# [YOUR GOAL]
Copy exactly the lines from the one containing "What physical distance" through the last line of the records, both included, and nothing more.

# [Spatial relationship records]
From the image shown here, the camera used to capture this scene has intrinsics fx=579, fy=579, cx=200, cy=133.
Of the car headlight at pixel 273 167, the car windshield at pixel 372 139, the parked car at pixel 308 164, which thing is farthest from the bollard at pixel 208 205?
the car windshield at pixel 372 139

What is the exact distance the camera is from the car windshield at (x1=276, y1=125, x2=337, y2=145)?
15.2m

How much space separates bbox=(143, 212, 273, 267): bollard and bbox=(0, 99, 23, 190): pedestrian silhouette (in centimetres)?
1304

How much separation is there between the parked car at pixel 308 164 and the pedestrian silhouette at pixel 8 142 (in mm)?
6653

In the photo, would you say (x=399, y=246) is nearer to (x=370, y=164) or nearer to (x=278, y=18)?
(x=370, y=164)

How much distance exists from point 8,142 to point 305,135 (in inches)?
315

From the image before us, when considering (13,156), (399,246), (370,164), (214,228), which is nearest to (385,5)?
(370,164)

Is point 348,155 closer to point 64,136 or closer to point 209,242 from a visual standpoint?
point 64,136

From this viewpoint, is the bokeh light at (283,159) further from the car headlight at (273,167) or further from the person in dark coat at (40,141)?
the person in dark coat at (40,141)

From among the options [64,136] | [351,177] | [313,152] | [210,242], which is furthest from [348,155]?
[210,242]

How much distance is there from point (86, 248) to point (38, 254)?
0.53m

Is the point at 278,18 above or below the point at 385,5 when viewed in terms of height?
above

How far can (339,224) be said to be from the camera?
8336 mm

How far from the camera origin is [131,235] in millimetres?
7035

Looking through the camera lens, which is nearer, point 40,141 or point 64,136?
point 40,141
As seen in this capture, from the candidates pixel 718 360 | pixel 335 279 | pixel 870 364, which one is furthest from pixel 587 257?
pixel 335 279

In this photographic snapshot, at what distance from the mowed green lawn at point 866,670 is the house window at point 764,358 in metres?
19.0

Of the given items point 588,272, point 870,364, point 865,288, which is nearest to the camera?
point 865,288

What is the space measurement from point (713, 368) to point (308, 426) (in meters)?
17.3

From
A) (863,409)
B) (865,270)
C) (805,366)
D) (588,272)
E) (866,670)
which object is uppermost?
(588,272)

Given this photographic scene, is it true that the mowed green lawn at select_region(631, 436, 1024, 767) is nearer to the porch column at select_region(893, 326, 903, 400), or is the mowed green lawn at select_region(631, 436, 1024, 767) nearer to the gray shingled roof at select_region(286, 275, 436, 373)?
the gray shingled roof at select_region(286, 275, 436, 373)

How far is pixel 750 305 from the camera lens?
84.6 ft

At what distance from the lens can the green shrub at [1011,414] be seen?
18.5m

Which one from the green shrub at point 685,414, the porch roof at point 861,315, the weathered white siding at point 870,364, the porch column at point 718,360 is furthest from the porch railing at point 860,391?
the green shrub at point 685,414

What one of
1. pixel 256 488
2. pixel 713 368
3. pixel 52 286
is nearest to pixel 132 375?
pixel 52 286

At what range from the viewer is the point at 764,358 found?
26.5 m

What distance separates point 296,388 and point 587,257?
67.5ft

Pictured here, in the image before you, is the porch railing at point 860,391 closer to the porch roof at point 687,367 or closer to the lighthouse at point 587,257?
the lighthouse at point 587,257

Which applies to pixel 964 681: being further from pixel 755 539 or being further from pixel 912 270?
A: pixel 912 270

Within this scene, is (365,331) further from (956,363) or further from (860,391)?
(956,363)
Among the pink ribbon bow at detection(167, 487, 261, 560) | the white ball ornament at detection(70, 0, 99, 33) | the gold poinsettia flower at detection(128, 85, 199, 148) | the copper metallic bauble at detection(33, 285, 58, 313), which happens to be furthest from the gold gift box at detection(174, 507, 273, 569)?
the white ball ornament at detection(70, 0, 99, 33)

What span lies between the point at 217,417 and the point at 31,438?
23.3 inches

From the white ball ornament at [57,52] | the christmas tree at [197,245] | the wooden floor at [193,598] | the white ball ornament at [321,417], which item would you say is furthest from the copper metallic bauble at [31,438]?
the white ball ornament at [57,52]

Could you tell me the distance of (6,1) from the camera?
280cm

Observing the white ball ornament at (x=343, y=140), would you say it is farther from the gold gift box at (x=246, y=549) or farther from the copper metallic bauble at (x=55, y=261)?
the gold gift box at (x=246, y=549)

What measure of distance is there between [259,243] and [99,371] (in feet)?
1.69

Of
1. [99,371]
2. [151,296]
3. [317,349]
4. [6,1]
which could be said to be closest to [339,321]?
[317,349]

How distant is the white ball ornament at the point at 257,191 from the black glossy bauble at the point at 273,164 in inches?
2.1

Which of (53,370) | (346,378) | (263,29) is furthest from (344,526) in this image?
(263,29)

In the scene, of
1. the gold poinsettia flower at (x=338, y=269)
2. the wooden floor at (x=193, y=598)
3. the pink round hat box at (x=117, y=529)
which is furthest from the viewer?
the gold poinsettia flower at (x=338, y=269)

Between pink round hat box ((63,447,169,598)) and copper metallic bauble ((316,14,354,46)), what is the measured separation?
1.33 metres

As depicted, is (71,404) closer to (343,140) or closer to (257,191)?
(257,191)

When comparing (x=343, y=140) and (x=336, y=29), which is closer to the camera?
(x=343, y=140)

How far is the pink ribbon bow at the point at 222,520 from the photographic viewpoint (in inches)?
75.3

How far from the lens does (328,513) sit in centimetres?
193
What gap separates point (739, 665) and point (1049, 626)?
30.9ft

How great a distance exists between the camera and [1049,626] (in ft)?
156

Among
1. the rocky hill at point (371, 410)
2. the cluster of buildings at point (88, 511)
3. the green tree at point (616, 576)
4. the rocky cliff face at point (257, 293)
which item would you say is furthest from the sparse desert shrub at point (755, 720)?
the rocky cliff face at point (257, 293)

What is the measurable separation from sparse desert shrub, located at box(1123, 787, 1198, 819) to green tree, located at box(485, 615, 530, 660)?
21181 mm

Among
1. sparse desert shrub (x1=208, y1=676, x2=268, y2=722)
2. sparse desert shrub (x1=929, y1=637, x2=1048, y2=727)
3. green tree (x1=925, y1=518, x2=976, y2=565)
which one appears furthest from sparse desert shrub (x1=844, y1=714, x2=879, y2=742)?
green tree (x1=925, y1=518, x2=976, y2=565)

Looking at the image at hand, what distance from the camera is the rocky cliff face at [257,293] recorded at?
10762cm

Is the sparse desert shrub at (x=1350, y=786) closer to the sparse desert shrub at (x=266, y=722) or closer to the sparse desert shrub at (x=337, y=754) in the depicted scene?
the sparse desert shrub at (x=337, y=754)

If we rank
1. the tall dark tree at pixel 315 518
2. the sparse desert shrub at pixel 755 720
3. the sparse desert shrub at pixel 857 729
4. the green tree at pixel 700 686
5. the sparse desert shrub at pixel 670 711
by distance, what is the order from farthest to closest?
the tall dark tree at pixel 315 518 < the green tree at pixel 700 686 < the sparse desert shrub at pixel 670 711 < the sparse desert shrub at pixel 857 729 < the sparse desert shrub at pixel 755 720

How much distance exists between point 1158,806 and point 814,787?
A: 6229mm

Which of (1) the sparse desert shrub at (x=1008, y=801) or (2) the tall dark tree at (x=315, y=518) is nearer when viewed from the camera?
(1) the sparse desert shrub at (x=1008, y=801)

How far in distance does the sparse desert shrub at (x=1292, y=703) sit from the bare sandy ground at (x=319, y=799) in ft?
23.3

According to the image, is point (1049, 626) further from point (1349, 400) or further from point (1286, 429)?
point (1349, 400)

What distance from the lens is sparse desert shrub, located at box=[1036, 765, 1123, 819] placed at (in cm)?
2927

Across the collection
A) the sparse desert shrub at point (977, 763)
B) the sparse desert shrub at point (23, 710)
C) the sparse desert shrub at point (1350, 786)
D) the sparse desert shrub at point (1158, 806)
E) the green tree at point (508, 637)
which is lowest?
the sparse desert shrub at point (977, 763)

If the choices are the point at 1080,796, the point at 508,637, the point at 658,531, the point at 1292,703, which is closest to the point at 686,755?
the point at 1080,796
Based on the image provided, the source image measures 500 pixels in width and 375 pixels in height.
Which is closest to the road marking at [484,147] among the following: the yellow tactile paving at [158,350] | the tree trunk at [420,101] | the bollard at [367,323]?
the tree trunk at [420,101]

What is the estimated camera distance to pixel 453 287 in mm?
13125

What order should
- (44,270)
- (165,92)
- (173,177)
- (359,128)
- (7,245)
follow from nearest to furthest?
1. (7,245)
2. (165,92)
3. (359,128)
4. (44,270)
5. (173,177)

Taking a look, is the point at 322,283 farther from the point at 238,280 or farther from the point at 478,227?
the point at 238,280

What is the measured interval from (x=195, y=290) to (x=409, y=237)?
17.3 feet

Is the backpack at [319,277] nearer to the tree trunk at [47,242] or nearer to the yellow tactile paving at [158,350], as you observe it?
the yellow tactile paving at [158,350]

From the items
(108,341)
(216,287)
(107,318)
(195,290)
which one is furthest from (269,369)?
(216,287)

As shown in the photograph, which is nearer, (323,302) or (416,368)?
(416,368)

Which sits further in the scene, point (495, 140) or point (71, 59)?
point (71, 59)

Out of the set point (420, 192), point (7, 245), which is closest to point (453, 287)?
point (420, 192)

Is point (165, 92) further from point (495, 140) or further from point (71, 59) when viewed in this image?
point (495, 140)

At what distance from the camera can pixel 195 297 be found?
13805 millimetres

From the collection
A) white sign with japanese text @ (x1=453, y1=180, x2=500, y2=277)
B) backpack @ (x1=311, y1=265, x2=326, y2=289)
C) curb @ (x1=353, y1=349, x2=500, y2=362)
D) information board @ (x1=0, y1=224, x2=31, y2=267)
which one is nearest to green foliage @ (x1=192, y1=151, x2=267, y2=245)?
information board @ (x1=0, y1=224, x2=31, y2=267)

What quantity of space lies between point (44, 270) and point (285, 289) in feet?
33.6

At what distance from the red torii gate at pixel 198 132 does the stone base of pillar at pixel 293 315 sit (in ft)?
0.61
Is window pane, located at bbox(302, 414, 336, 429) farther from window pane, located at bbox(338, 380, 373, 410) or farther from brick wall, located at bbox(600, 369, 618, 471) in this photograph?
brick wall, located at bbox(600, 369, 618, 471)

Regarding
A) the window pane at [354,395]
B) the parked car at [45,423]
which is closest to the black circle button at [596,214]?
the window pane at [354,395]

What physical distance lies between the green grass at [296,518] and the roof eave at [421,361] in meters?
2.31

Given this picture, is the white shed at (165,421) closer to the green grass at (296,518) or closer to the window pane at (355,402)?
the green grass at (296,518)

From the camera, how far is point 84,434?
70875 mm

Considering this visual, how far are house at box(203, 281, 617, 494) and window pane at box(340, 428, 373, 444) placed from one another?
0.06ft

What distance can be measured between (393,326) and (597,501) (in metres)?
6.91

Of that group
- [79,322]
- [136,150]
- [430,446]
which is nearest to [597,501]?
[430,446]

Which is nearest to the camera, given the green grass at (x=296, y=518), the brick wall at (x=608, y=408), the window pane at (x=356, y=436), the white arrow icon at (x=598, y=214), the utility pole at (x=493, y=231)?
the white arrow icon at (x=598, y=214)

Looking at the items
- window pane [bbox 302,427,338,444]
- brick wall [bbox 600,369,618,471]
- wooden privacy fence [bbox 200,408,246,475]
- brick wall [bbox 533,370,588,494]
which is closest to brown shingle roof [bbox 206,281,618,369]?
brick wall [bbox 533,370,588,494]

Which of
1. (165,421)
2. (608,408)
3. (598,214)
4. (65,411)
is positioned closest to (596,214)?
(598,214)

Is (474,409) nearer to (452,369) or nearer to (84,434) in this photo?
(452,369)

# [TASK RESPONSE]
What physical distance lies between the green grass at [296,518] and the roof eave at [421,361] in meters?
2.31

Given this picture, is the white shed at (165,421) closer to the green grass at (296,518) or closer to the window pane at (355,402)?
the green grass at (296,518)

From the camera, how far is point 84,434?
70875 mm

Considering this visual, how far are house at box(203, 281, 617, 494) and window pane at box(340, 428, 373, 444) placed from one another?
0.06ft

What distance can be measured between (393,326) and (597,501) (in metres)?
6.91

Of that group
- [79,322]
- [136,150]
- [430,446]
which is nearest to [597,501]?
[430,446]

Which is nearest to the camera, given the green grass at (x=296, y=518), the brick wall at (x=608, y=408), the window pane at (x=356, y=436), the white arrow icon at (x=598, y=214), the utility pole at (x=493, y=231)?
the white arrow icon at (x=598, y=214)

Looking at the items
- window pane [bbox 302,427,338,444]
- brick wall [bbox 600,369,618,471]
- wooden privacy fence [bbox 200,408,246,475]
- brick wall [bbox 533,370,588,494]
which is closest to brown shingle roof [bbox 206,281,618,369]?
brick wall [bbox 533,370,588,494]

Which of
1. (165,421)
2. (608,408)
3. (598,214)
4. (65,411)
is positioned closest to (596,214)?
(598,214)

Is (474,409) nearer to (452,369) or nearer to (84,434) in this photo?
(452,369)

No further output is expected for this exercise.